During the summer, the team worked with data on 2018’s Hurricane Florence, which combined rainfall totals of 25-30 inches over eastern North Carolina with maximum storm surge of 8-11 feet. The team worked on atmospheric modeling for a good hindcast of the storm, with special attention paid to variables such as wind, pressure and precipitation, to be imported into the ADCIRC model to predict time, location and intensity of flooding from both rainfall and surge. They ran more than 60 simulations with adjustments to various simulation settings, then compared their model results with official observation data from Hurricane Florence.
In their final report, the team found that overall, the WRF results matched reasonably well with the observation data after two-day simulations, though the storm track accuracy is sensitive to the region being simulated and other parameters.
“Findings of the project will improve the representations or parameterizations of the atmospheric environmental conditions,” Dr. Liu wrote in the report. “[This] will improve storm weather prediction and lead to increased public safety, reduced loss of property and life, especially for people along the East Coast.”
Johnson and Wiles wrote about their experience in a CRC blog post.
Teaching AI about storm surge
Dr. Sambit Bhattacharya of FSU worked with CRC researcher Dr. Brian Blanton of the Renaissance Computing Institute at UNC on a project called “Storm Surge Prediction with Integration of Physical Knowledge in Machine Learning Models.” They and students Raymond Kimble and Grace Vincent used artificial intelligence and machine learning to create an advanced hybrid model trained with experimental and simulated data to predict storm surge.
In the team’s final report, they report that their aim was to integrate an artificial neural network with the physical modeling of ADCIRC for making storm surge prediction, reducing computing resources used while maintaining accurate predictions. The team reported that the artificial neural network performed well with a basic water level time series – in which water level rise was consistent – but faced challenges with variables such as a shift in wind direction.
“The SRT experience was enriching because it introduced [me] to a scientific domain which has challenging problems and is of great benefit to society,” Dr. Bhattacharya wrote in the report. “[I] will use ideas and use-cases inspired by the SRT experience to create hands-on project-based learning modules for the Artificial Intelligence courses.”

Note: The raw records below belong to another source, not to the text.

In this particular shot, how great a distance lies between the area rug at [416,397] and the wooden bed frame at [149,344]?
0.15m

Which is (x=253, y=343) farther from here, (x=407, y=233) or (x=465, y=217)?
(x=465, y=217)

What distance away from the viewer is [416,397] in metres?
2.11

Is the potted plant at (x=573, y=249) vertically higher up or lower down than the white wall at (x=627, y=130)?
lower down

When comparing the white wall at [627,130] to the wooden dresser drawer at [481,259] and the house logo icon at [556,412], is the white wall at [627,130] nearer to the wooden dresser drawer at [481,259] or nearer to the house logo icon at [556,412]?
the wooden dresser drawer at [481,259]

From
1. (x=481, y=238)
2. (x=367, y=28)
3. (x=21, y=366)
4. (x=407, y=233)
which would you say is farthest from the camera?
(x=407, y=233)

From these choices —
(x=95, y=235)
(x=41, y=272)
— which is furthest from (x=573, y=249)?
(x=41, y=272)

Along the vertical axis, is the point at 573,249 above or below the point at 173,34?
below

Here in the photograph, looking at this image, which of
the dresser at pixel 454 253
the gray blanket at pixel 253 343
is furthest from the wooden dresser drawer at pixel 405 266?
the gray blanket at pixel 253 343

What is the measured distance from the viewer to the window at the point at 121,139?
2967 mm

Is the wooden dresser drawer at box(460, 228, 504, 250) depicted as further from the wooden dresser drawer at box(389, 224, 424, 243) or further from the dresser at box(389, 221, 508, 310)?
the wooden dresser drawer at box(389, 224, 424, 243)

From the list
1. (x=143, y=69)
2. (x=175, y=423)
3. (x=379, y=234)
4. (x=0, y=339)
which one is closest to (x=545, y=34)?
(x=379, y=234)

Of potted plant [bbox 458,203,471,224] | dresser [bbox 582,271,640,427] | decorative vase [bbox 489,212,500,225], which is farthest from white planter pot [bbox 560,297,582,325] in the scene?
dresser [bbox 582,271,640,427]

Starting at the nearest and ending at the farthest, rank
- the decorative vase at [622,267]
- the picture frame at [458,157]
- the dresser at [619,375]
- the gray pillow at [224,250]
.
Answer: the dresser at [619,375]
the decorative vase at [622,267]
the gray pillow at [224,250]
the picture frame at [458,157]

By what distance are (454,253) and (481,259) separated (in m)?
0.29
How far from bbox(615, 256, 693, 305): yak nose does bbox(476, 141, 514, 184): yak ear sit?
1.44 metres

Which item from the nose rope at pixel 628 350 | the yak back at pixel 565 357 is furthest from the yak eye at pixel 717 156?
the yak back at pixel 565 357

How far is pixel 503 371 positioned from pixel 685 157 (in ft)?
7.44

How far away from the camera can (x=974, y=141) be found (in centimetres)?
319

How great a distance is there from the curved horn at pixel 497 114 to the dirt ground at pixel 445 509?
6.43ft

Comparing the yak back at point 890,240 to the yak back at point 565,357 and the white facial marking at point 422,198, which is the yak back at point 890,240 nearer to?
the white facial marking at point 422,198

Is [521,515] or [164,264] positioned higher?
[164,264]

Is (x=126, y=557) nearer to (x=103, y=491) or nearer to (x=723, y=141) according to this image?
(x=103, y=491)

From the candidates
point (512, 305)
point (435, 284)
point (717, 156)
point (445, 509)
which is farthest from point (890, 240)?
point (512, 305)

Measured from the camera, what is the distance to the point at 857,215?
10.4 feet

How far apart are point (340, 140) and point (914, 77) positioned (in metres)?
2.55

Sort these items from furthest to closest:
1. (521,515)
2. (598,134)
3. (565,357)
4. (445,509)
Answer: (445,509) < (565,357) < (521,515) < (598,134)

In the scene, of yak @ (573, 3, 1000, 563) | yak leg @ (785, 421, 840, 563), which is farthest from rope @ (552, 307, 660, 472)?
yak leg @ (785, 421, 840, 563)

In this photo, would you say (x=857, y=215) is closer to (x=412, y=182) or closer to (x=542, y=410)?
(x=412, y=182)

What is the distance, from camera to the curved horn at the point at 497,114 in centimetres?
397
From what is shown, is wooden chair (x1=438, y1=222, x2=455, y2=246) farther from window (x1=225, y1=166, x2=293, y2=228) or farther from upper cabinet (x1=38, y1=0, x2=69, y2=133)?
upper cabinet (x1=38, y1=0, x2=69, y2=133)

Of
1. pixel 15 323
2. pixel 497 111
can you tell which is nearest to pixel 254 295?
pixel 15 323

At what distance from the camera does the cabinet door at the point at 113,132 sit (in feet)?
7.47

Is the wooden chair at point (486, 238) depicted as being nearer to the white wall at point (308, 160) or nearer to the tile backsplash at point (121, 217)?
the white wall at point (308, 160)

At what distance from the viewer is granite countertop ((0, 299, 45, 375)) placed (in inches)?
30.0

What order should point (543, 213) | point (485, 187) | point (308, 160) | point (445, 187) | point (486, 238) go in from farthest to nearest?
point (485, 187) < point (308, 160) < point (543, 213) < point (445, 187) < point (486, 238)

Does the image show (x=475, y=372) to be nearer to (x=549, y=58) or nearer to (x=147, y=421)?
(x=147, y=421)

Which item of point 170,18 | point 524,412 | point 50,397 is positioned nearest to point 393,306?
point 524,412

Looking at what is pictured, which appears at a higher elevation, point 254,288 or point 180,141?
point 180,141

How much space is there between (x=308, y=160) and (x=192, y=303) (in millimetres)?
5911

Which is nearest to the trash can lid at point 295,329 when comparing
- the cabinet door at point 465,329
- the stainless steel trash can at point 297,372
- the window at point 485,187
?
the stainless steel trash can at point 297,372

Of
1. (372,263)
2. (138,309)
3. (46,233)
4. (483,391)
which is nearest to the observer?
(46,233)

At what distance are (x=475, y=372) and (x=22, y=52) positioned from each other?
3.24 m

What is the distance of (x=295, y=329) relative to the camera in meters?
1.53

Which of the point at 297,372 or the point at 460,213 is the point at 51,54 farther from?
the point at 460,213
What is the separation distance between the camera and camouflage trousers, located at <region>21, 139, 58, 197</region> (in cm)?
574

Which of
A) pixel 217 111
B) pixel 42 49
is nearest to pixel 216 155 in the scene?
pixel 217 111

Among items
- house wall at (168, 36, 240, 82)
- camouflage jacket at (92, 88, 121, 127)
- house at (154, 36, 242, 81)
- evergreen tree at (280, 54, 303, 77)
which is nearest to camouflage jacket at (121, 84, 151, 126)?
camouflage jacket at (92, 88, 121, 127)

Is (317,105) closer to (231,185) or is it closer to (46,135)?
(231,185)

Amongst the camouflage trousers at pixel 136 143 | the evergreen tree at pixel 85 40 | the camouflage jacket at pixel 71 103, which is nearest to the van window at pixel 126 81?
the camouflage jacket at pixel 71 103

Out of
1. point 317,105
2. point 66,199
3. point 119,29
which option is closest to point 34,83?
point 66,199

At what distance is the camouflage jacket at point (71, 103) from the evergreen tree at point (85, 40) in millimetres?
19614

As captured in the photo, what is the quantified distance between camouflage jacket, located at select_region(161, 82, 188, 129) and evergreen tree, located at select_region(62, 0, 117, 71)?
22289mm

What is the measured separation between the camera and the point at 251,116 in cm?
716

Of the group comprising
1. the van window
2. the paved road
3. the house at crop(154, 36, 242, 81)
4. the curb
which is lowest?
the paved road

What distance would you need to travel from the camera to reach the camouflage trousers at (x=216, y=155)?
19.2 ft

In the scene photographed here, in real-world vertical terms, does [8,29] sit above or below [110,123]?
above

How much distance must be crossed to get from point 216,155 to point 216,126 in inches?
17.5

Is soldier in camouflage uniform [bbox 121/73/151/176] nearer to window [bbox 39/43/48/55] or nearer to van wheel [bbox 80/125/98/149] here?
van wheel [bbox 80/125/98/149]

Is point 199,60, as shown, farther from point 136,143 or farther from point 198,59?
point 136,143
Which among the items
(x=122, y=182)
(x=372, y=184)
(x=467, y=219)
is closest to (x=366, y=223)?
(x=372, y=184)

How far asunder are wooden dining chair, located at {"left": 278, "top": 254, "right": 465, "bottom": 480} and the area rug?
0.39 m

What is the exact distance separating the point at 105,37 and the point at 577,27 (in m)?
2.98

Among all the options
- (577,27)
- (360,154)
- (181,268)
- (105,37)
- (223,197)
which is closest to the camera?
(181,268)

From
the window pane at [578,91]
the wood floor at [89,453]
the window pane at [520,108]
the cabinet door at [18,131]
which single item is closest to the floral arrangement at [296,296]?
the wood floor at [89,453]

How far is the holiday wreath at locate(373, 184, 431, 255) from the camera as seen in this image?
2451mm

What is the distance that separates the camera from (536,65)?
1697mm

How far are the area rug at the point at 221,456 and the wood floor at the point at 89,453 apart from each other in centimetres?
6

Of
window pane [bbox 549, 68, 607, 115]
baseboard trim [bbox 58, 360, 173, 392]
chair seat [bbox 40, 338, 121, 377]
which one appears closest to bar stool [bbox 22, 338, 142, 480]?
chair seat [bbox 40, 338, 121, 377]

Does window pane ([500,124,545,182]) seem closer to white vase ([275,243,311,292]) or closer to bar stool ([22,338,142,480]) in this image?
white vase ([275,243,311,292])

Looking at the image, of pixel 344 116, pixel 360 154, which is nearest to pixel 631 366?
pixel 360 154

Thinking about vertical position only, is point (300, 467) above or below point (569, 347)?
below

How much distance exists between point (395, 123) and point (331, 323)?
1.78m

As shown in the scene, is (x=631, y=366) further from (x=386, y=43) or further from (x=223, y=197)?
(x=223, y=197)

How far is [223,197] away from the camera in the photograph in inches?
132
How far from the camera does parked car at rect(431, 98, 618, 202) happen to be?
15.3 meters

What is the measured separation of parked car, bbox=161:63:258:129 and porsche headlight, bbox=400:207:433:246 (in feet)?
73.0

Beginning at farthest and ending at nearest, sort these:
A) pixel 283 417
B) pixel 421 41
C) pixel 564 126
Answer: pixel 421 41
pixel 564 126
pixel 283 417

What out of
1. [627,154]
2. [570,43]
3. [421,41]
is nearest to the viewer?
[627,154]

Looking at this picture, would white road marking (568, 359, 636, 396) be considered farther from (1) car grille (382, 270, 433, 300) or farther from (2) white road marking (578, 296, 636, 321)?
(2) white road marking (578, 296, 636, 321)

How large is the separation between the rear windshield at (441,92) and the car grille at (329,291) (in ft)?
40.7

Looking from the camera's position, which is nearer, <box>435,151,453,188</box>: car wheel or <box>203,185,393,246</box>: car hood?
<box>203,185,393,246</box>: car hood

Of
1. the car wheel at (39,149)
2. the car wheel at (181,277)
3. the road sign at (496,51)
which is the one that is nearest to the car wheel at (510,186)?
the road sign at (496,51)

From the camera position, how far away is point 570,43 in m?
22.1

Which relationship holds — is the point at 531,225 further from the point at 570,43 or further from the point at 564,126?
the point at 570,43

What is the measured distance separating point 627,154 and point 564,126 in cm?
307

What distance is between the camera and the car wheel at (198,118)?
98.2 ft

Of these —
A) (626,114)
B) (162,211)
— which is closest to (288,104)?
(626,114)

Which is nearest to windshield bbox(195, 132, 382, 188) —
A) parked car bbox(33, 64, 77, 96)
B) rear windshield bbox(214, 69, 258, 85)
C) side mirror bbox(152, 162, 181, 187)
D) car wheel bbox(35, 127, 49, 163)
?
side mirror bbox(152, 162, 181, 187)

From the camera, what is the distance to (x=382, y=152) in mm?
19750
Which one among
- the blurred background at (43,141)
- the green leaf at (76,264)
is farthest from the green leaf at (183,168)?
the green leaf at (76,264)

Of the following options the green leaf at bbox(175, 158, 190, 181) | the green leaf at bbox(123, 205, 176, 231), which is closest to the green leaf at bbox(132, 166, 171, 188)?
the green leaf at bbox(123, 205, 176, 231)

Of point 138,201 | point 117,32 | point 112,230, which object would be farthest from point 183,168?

The Summer Research Team for Minority-Serving Institutions program, administered by the Department of Homeland Security’s Science & Technology Directorate’s Office of University Programs and Oak Ridge Associated Universities, engages early career faculty, undergraduate and graduate students in research at the COEs, providing opportunities to better understand DHS mission and research needs and make advances in DHS research areas. Research typically takes place between May and August.